Longtemps après la lecture, la justesse reste mais n'annule pas l'agacement. Par exemple au début du livre, quand une série d'anaphores (pas sûr qu'il s'agisse du terme exact) fait savoir que les romanciers et autres intellectuels visitent en nombre et en profondeur la question de la dépression. Je comprends la démarche visant à "dépathologiser" la chose, à en montrer le caractère finalement peut-être pas si exceptionnel ou médical, mais l'assimilation d'un tas de termes et la répétition (de l'italique aussi) m'ont semblé peser des tonnes, et surtout risquer de trahir le propos unique de chacun de ces auteurs.
"Pour Fernando Pessoa, elle se nomme l'intranquillité" (p. 19).Qu'elle s'attaque à Russel Banks, dont l'écriture est si retenue et distanciée, m'a particulièrement énervée. (Il me semble aussi qu'à un moment le spleen baudelairien est cité, ce qui m'énerve presque autant).
"Pour Donald Winicott, elle est une réévaluation intérieure de l'être" (p. 22).
"Pour Marguerite Duras, elle se nomme la maladie de la mort" (p. 24).
"Pour Rainer Maria Rilke, elle se nomme l'existence en surnombre" (p. 31).
"Pour Russel Banks, elle se nomme la volonté agitée" (p. 34).
Et puis, les fiches et citations qui reprennent très sérieusement des recherches entreprises sur le sujet... Comme c'est ennuyeux et académique. Le livre pouvait être réduit de moitié, retaillé comme un diamant, le diamant de ce que la narratrice traverse au long de cet épisode où sa vie est en jeu, dans un espace tout à la fois hors de l'événement, de la géographie et de l'imagination. Quand elle perd jusqu'au goût de l'écriture et de la lecture, quand elle ne peut trouver à l'extérieur une consolation, quand aucun de ses stratagèmes patiemment forgés contre l'anxiété n'opère plus. Mais rien de tel, absolument rien, on se trouve face à un pavé indigeste dont il faut extraire la moëlle. Cela me met en colère, peut-être par un renvoi douloureux à mes propres manières de faire, d'écrire, de lire, d'échapper à la mélancolie...

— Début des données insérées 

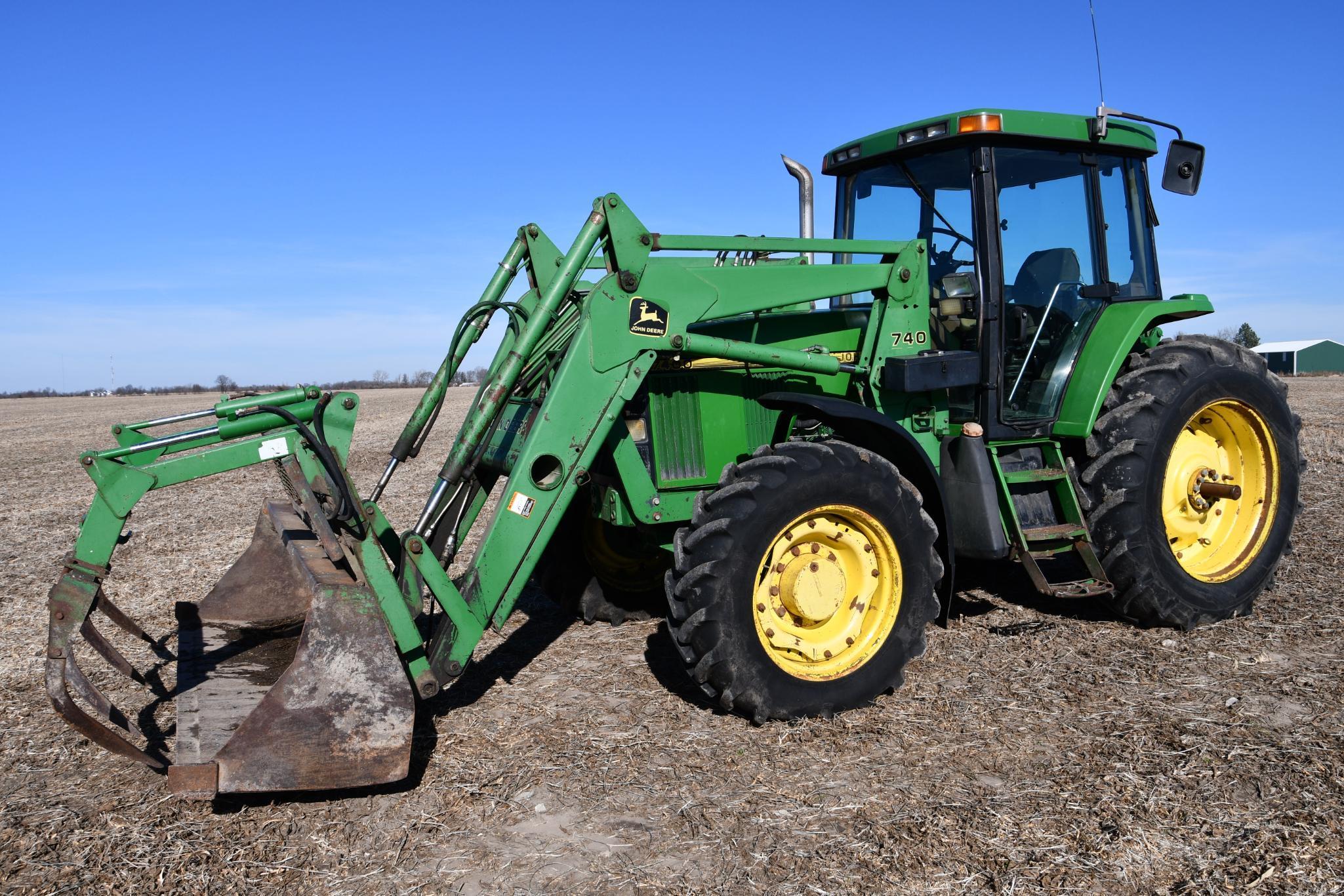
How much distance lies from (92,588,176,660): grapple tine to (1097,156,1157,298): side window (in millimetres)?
5444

Enfin, il me semble fou, et caractéristique d'une époque prompte au recyclage comme à l'imitation, que des citations et paraphrases puissent constituer le fondement d'une œuvre de création littéraire sans que personne n'y trouve à redire (mais je n'ai pas lu tous les compte-rendus concernant cet ouvrage). Par comparaison, Houellebecq qui a pourtant été très critiqué pour avoir recopié Wikipédia, apparaît bien timide dans La carte et le territoire.